We can test this works by running the following loop, which will print a message to the console if any of the criteria aren't met:

for(i in 1:1000)
{
  test <- constrained_sample(mymins, mymaxs)
  if(!all(test > mymins) | !all(test < mymaxs) | abs(sum(test) - 1) > 1e6) cat("failure")
}

This throws no errors, since the criteria are always met. However, as @GregorThomas points out, the bounds aren't realistic in this case. We can see a range of solutions constrained by your conditions using a boxplot:

samp <- constrained_sample(mymins, mymaxs)
for(i in 1:999) samp <- rbind(samp, constrained_sample(mymins, mymaxs))
df <- data.frame(val = c(samp[,1], samp[,2], samp[,3], samp[,4], samp[,5]), 
                 index = factor(rep(1:5, each = 1000)))
ggplot(df, aes(x = index, y = val)) + geom_boxplot()

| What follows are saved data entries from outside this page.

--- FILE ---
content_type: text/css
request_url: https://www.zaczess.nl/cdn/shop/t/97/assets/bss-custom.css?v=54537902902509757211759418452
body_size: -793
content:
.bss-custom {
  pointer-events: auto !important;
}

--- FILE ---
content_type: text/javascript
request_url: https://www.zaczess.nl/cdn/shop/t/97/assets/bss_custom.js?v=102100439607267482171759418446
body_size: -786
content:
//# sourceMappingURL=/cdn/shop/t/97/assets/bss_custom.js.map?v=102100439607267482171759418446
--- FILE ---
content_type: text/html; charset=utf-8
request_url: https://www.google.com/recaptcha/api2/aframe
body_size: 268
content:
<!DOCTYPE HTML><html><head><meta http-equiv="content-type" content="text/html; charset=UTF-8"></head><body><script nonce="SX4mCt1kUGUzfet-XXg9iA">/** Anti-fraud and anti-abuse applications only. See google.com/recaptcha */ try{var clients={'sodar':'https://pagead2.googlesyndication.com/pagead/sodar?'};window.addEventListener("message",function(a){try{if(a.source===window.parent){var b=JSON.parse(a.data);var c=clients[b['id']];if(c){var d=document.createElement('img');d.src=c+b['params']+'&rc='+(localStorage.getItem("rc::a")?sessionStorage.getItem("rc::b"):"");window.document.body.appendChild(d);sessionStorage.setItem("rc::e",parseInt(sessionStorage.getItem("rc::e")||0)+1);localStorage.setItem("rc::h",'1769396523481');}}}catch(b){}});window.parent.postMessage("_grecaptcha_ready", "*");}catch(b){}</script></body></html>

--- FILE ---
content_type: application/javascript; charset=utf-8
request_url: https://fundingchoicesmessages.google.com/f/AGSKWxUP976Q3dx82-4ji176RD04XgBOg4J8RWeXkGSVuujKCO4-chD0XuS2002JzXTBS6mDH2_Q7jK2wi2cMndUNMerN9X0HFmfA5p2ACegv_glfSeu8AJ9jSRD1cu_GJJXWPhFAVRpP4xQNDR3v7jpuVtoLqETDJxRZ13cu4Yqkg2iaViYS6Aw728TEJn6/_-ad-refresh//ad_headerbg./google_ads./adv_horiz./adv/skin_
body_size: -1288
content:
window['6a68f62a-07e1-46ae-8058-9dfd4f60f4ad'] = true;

enter image description here

9
Gregor Thomas On

If your example bounds are realistic, we can refine them quite a bit, narrowing the range of possibilities. For the current version of the question with:

mymins = c(0.3, 0.1, 0, 0.2, 0.05)
mymaxs = c(0.9, 1, 1, 1, 0.7)

What's the max for x[1]? Well, if x[2:5] take on minimum values, they will add up to 0.1 + 0 + 0.2 + 0.05 = 0.35, so based on the other mins only we know that max value for x[1] is 1 - 0.35 = 0.65. The 0.9 in mymaxs is way too high.

We can calculate the actual max values taking the minimum of the max values based on the minimums and the mymaxs vector:

new_max = pmin(mymaxs, 1 - (sum(mymins) - mymins))
new_max
# [1] 0.65 0.45 0.35 0.55 0.40

We can similarly revise the min bounds, though in this case even the revised max bounds new_max are high enough that it would have any impact on the minimums.

new_min = pmax(mymins, 1 - (sum(new_max) - new_max))
new_min
# [1] 0.30 0.10 0.00 0.20 0.05

With these adjustments, we should be able to see easily if any solutions are possible (all(new_min < new_max)). And then generating random numbers as in r2evans's answer should go much quicker using the new bounds.